Giero, just off Liszt Ferenc Ter, is one of Budapest’s many cellar bars. It’s cramped and with a constant pall of smoke and you can’t hear anything except the music. On Friday, just as on every night, its barrel-shaped structure reverberated with the soaring and frenzied sound of the Roma (gypsy) house band, and we were seeing them for the first time.

There were five or six musicians of varying ages and we were told that they play in shifting combinations; it seems as if anyone from their number can just turn up and join in. So in this way it’s like a traditional Irish session, but the similarity ends there. For in this band were not one but three players of such virtuosity that it set them apart from any run of the mill folkies, and they might easily have been performing in far less humble surroundings.

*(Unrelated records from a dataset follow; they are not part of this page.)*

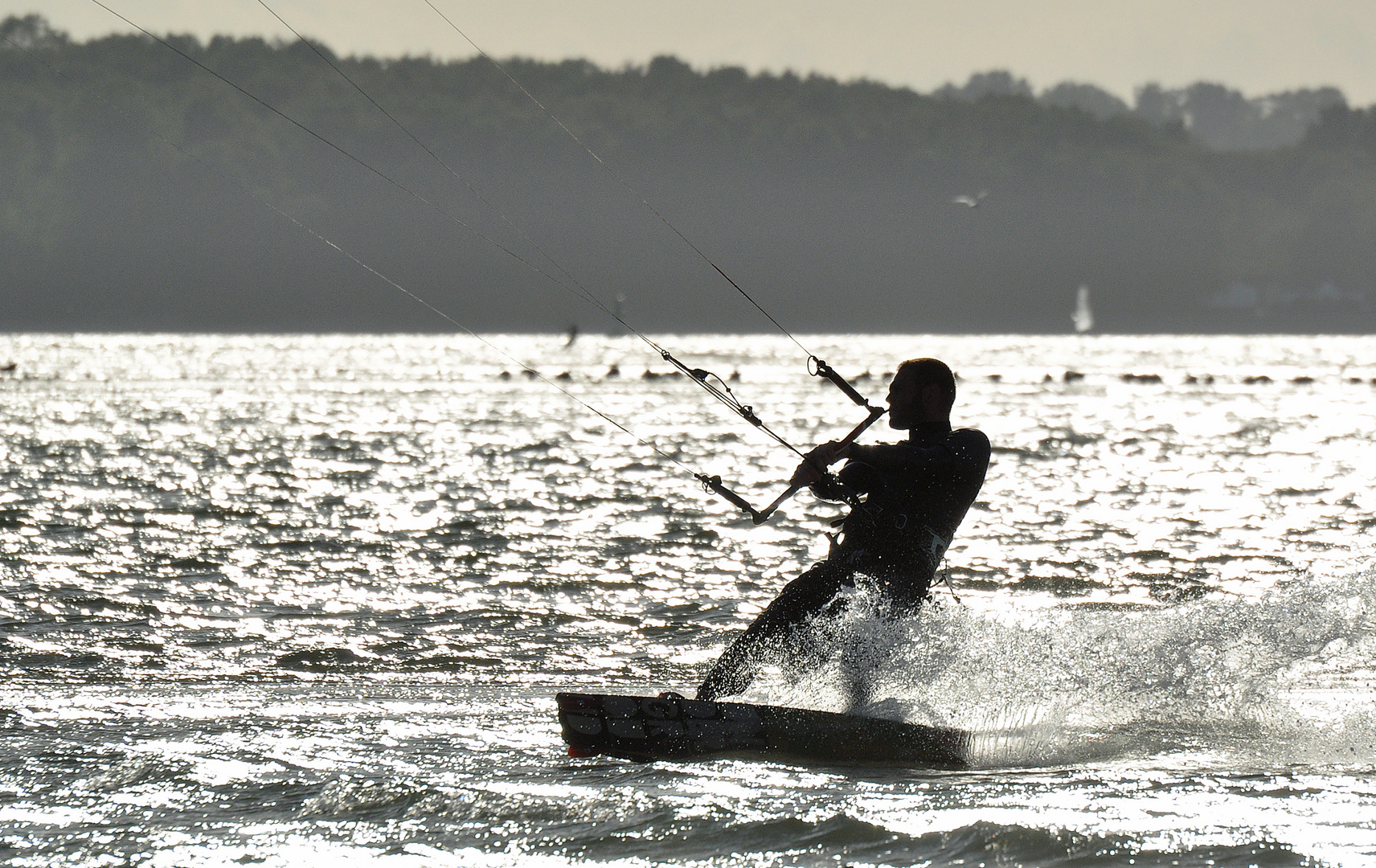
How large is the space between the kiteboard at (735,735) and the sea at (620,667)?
142mm

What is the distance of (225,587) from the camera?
14.3m

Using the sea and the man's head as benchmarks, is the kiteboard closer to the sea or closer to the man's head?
the sea

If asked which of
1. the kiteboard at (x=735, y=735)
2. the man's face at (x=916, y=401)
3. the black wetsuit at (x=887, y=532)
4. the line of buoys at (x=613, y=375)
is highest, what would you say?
the line of buoys at (x=613, y=375)

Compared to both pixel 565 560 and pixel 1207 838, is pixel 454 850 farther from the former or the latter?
pixel 565 560

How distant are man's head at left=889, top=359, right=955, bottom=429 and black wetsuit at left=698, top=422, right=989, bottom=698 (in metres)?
0.07

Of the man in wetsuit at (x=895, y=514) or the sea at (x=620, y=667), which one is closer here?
the sea at (x=620, y=667)

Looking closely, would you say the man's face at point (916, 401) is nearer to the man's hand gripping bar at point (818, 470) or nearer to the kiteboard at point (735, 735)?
the man's hand gripping bar at point (818, 470)

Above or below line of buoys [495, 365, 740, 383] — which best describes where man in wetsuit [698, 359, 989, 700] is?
below

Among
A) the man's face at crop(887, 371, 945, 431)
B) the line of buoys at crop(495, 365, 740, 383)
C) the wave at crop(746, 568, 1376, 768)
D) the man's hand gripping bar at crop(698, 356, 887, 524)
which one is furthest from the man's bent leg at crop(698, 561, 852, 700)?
the line of buoys at crop(495, 365, 740, 383)

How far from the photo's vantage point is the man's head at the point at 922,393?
26.1 feet

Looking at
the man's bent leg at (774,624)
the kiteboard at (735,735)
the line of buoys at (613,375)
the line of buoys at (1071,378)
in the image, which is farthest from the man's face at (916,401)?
the line of buoys at (1071,378)

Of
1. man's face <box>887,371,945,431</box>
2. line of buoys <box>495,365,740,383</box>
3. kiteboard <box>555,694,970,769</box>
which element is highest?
line of buoys <box>495,365,740,383</box>

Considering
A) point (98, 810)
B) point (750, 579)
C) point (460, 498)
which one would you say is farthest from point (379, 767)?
point (460, 498)

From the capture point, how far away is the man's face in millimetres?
7969
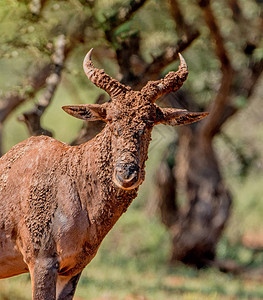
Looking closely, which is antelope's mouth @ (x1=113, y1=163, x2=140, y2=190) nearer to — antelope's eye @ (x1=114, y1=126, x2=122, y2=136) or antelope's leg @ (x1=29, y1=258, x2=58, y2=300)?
antelope's eye @ (x1=114, y1=126, x2=122, y2=136)

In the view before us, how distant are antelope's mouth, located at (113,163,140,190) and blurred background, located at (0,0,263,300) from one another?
107 inches

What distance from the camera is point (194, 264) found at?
13.2 meters

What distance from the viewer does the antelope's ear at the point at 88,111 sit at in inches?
212

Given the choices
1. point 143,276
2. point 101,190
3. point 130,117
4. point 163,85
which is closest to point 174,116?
point 163,85

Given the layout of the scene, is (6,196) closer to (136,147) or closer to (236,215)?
(136,147)

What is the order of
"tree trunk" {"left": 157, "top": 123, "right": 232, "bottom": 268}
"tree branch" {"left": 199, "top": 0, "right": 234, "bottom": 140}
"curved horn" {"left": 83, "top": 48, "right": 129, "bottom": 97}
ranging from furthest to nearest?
1. "tree trunk" {"left": 157, "top": 123, "right": 232, "bottom": 268}
2. "tree branch" {"left": 199, "top": 0, "right": 234, "bottom": 140}
3. "curved horn" {"left": 83, "top": 48, "right": 129, "bottom": 97}

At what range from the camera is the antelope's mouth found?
15.9 feet

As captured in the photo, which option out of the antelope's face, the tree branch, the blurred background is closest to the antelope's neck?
the antelope's face

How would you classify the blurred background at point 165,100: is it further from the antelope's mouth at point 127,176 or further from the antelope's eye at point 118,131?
the antelope's mouth at point 127,176

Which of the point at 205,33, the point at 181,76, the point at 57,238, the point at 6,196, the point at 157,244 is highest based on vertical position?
the point at 205,33

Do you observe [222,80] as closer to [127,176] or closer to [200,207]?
[200,207]

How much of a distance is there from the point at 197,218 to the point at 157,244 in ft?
4.11

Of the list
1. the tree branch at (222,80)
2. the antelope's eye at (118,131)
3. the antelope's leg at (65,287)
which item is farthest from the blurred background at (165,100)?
the antelope's leg at (65,287)

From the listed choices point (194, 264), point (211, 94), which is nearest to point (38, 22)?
point (211, 94)
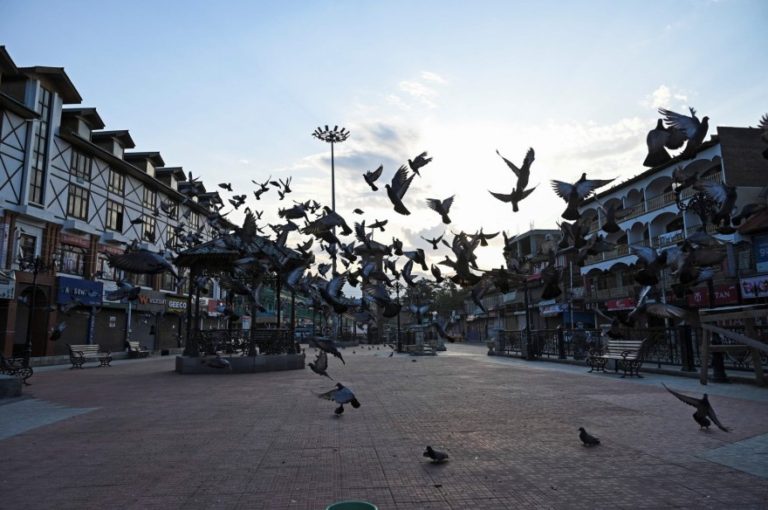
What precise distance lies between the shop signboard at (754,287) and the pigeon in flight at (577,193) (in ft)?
95.7

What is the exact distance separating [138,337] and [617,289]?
40.7 m

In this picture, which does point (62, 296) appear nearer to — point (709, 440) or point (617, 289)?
point (709, 440)

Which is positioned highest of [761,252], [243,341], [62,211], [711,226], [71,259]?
[62,211]

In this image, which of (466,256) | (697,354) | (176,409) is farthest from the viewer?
(697,354)

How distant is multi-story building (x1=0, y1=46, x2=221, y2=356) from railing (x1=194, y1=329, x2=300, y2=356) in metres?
5.79

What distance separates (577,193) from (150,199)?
42432 millimetres

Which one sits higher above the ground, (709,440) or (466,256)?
(466,256)

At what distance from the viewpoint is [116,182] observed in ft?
122

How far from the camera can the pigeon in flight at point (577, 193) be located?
5383 mm

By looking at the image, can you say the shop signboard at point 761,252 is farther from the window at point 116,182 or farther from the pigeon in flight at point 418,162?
the window at point 116,182

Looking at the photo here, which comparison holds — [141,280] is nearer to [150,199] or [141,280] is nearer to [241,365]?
[150,199]

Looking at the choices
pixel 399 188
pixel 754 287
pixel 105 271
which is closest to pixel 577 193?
pixel 399 188

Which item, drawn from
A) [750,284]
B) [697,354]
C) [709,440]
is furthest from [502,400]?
[750,284]

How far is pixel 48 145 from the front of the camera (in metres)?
30.2
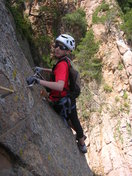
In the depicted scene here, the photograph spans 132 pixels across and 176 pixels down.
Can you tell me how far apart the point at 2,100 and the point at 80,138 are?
2422 millimetres

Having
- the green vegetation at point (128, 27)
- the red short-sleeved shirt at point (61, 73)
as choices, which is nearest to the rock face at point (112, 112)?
the green vegetation at point (128, 27)

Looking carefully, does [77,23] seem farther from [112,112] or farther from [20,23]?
[112,112]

Leading the band tonight was a guest fiddler, a stocky bespectacled gent in his fifties. He was a consummate showman and reminded me of a figure from Death in Venice (or Mario’s magician?) in the way that he peered over his glasses at each guest, cajoling them, drawing them out of themselves, and not letting go until he got complete involvement: smiles, nods, or raucous singing along. He strutted up and down between the tables, exuding a simmering sensuality, completely at odds with his age, but which he was obviously unwilling to contain. His scratchy notes sprang out, endlessly playful and unpredictable, teasing the main melody, keeping you hooked.

No doubt slightly annoyed to be under this man’s shadow was the usual lead fiddler, a wiry Casanova with sculpted cheekbones like someone from a 1940’s film. This man intently serenaded the women with poignant and lyrical phrases, all the time fixing them with a gaze that could have scorched their skins, as their men shifted uneasily in their chairs. With his instrument thrust under his chin, he adopted a variety of theatrical poses as part of his game. Every now and then he would stop and give a little bow.

Presiding over all this was the Buddha-like cimbalom player enthroned behind his instrument. (This looks something like a small wooden grand piano, and has several different sets of strings, which are hit with beaters.) His presence conferred an air of benevolence to the whole ensemble. He threw a series of amiable glances around the room, quite clearly delighted with his apparently haphazard genius. Moving his arms back and forwards piston-like, he beat out rhythmic patterns with superhuman speed and precision. The slightly out-of-tune cimbalom responded with streams of soft, slightly muffled notes like a silent movie score, or an old music box.

The searingly intense melodies themselves, built from exotic scales, rebounded from the walls and enveloped everyone. They spoke eloquently of another century and a different way of life which these people still live.